Anti-Disturbance Speed Control of Permanent Magnet Synchronous Motor Based on Fractional Order Sliding Mode Load Observer

Based on the fractional order sliding mode load observer, this paper presents an anti-disturbance speed control method of permanent magnet semi-direct drive transmission system for overhead manned equipment. The dynamic model of semi-direct drive transmission system is established using the Lagrange equation. Furthermore, the mathematical model of the permanent magnet synchronous motor (PMSM) is established based on the coordinate transformation theory. Subsequently, the fractional order sliding mode observer (FOSMO), which combines nonsingular terminal sliding mode control and fractional order theory is designed to observe the load disturbance changes in the permanent magnet semi-direct drive transmission system.
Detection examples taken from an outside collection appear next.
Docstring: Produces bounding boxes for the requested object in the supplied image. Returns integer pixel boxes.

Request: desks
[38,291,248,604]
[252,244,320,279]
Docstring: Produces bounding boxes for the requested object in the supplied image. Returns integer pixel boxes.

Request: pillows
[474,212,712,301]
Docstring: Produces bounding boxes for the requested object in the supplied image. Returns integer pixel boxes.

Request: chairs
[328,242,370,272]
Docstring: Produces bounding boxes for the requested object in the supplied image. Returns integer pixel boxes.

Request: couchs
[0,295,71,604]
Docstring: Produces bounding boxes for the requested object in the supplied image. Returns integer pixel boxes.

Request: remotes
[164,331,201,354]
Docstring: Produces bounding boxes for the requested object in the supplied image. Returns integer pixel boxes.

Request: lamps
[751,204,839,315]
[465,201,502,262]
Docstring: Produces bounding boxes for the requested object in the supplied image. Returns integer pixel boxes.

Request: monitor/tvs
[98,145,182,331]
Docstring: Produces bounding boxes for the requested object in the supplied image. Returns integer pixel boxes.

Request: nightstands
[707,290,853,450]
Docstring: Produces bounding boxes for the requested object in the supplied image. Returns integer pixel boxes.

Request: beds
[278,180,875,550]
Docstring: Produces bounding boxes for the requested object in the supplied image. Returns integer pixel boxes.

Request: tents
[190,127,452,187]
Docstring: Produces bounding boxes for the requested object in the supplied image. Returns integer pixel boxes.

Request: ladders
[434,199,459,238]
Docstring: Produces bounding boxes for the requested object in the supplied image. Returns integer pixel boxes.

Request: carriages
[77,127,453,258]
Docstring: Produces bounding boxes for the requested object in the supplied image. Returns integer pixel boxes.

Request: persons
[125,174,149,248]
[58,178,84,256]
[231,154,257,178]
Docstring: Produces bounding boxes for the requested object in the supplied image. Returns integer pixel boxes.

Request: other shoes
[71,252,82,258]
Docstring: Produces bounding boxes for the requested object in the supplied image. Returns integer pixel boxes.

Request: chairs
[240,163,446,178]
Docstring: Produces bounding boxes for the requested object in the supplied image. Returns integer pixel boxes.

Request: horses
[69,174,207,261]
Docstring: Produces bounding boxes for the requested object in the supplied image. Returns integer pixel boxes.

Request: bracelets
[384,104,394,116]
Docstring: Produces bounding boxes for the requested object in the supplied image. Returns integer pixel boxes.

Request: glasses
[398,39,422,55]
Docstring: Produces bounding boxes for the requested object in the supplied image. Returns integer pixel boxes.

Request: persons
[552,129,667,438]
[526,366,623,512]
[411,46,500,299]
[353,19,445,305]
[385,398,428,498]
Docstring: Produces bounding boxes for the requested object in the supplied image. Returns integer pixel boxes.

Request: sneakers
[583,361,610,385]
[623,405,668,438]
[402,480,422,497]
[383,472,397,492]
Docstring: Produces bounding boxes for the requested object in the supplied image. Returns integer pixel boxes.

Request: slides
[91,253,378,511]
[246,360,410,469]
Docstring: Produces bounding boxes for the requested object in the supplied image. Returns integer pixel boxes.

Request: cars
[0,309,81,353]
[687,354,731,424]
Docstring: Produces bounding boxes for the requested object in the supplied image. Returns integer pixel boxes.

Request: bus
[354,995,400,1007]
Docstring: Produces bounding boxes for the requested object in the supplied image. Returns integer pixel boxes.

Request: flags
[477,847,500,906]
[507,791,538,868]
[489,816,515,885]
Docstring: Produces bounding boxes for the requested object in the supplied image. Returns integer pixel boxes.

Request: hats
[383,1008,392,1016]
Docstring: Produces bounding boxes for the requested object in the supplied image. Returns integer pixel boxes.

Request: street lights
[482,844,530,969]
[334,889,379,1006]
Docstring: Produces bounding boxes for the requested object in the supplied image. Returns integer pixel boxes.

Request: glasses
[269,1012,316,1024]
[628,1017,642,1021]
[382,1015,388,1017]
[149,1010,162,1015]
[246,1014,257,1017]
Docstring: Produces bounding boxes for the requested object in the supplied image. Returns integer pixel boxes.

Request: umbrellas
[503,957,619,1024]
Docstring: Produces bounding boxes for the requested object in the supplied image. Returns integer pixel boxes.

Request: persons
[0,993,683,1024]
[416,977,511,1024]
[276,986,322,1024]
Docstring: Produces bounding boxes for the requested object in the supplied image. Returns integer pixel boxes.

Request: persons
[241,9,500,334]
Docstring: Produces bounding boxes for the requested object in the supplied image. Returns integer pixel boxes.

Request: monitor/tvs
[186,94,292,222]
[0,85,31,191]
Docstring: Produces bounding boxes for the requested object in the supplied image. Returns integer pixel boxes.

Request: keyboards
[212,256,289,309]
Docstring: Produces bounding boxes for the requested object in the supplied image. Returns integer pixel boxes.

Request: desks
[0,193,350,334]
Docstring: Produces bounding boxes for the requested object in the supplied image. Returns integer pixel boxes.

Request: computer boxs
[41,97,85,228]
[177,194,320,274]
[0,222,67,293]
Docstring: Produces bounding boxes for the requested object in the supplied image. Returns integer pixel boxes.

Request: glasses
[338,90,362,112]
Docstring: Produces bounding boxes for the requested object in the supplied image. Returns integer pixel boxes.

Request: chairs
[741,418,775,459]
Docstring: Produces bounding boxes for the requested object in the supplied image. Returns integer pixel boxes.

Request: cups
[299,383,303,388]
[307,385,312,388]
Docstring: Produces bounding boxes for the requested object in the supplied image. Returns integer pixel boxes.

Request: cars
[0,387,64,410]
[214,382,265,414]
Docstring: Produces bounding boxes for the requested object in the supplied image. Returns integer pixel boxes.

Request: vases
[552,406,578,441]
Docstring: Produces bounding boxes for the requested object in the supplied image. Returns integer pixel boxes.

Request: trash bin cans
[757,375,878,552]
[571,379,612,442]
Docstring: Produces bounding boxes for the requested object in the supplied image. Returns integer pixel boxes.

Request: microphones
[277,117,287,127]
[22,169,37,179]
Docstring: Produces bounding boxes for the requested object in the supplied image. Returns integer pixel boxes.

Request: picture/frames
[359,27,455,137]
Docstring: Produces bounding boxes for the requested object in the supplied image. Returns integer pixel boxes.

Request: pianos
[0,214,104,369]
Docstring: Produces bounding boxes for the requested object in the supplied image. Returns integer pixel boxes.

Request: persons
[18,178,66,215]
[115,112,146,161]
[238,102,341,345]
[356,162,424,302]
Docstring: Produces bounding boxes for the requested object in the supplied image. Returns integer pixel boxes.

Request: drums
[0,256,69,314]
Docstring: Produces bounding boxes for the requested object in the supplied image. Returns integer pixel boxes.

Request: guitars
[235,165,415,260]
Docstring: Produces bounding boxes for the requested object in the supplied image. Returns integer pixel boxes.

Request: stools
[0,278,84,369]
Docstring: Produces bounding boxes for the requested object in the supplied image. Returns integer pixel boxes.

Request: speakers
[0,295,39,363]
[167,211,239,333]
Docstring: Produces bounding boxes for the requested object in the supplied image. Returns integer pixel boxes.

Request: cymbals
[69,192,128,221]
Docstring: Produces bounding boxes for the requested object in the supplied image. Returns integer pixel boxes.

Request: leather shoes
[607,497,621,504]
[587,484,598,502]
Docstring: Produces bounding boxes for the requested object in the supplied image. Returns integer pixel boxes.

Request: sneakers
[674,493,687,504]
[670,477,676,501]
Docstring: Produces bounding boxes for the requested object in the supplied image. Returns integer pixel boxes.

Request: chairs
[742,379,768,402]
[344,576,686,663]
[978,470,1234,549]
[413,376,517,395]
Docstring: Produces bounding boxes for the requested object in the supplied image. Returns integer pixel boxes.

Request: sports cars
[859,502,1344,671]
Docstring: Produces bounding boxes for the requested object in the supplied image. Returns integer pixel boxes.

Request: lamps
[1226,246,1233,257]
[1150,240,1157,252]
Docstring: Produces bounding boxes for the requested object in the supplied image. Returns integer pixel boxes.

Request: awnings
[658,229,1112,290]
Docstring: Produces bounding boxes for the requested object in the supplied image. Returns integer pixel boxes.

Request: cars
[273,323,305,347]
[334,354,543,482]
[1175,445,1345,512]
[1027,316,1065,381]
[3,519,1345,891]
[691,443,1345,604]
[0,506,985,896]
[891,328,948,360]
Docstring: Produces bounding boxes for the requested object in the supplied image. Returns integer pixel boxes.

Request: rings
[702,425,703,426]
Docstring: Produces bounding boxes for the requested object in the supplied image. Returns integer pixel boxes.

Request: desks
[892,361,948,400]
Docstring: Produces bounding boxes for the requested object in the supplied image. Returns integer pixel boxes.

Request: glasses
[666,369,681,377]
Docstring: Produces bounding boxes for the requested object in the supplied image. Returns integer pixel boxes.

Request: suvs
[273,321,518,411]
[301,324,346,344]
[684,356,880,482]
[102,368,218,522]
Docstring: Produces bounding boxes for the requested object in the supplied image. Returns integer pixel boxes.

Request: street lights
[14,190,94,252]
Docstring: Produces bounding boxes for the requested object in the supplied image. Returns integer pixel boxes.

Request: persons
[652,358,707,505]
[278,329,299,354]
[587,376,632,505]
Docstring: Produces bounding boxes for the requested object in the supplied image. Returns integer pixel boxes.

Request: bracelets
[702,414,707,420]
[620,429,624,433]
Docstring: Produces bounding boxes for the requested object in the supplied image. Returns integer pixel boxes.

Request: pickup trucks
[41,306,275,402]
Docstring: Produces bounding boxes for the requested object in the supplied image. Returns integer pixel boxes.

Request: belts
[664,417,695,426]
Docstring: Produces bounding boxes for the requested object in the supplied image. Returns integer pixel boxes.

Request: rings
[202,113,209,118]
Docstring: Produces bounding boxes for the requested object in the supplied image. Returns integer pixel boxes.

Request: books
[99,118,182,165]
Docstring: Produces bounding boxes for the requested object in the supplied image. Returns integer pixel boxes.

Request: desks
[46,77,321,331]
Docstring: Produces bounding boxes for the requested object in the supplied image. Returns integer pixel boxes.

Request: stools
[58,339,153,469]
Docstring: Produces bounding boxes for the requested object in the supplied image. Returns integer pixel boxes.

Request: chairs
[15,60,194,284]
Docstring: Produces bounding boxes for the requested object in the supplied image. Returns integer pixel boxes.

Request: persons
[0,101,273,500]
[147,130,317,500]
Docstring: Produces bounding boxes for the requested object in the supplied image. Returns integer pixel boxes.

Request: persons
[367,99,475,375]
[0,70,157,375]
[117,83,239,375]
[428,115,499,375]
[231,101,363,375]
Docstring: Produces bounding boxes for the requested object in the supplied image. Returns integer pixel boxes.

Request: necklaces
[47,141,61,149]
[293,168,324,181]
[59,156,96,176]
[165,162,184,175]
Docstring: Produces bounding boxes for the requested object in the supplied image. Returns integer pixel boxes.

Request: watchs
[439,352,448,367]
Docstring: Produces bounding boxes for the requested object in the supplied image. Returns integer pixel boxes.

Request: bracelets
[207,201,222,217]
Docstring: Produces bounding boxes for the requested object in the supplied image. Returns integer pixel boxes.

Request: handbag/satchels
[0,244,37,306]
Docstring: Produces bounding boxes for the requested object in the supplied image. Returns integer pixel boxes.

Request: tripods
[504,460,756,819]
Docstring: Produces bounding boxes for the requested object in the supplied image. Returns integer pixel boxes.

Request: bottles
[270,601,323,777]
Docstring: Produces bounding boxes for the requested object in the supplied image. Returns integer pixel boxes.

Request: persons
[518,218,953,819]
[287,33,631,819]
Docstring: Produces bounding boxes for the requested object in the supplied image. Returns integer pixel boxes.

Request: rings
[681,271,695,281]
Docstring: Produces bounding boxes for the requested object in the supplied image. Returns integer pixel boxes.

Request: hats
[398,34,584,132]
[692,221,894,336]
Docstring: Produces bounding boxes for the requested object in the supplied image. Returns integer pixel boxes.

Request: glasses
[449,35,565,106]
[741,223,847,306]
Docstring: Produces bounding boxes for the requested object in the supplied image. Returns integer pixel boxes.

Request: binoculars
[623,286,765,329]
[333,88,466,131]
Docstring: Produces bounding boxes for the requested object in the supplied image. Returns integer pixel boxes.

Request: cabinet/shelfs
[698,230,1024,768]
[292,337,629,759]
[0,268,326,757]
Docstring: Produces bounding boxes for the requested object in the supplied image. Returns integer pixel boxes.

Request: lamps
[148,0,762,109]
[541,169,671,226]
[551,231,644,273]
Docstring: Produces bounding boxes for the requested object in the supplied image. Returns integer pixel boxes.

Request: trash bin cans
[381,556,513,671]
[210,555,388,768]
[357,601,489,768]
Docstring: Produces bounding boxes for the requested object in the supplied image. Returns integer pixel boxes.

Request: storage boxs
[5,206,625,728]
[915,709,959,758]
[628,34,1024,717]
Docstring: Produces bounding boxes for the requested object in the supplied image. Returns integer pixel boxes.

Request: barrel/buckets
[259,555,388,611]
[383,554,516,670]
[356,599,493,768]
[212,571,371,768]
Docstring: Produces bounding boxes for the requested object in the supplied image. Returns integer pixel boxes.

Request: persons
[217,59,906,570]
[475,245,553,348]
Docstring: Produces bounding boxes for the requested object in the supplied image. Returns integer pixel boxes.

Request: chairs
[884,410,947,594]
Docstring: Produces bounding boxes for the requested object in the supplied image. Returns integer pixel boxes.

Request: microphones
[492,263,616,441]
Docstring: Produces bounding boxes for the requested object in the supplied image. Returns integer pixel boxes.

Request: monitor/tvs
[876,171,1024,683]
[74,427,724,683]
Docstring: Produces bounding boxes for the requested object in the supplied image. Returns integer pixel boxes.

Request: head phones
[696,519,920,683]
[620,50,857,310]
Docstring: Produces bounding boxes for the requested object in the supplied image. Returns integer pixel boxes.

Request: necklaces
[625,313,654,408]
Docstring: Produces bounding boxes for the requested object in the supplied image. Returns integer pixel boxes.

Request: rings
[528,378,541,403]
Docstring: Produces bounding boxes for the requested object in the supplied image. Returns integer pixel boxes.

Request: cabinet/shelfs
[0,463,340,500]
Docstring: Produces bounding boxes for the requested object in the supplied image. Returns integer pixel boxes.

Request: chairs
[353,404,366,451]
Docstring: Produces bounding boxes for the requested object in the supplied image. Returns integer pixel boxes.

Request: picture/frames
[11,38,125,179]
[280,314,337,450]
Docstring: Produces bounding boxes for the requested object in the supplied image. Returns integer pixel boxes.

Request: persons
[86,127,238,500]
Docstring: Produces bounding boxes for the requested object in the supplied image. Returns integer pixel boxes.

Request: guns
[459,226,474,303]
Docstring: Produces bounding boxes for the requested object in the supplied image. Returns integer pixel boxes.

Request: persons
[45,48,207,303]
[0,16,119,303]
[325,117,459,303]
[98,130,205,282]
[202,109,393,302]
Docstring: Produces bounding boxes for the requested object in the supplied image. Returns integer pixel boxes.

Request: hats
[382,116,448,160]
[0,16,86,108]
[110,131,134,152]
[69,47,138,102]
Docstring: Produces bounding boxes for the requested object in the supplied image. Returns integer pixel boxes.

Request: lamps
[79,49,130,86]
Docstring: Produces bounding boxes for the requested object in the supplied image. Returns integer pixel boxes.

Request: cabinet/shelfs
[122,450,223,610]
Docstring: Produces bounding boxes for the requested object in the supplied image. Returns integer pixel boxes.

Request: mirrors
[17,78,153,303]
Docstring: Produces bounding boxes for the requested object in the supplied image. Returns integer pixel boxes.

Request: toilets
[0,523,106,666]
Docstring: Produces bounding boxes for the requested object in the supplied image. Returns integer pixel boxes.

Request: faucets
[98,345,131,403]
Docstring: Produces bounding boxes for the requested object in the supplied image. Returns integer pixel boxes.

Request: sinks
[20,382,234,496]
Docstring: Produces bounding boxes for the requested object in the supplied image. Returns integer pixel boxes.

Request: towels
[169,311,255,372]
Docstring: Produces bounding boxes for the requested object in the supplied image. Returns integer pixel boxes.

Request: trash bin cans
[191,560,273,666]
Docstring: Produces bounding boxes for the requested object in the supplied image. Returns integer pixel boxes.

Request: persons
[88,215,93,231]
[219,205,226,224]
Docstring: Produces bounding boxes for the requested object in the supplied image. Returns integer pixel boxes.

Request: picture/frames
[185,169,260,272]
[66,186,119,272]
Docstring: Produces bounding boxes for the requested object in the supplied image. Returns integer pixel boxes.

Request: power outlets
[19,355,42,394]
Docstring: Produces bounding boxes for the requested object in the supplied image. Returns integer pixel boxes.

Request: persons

Then, the concept of "active damping" is used to design the speed loop PI controller, and combined with the designed FOSMO to construct the composite speed controller. The designed composite speed controller is further improved by the anti-saturation design and parameter optimization. The results demonstrate that the designed FOSMO can accurately estimate the load disturbance on the PMSM output shaft. Additionally, the designed composite speed controller can realize stable speed control in the case of complex load disturbance, which meets the anti-disturbance speed control requirements of the permanent magnet semi-direct drive transmission system, and the control system's robustness is further enhanced by adding the anti-saturation link.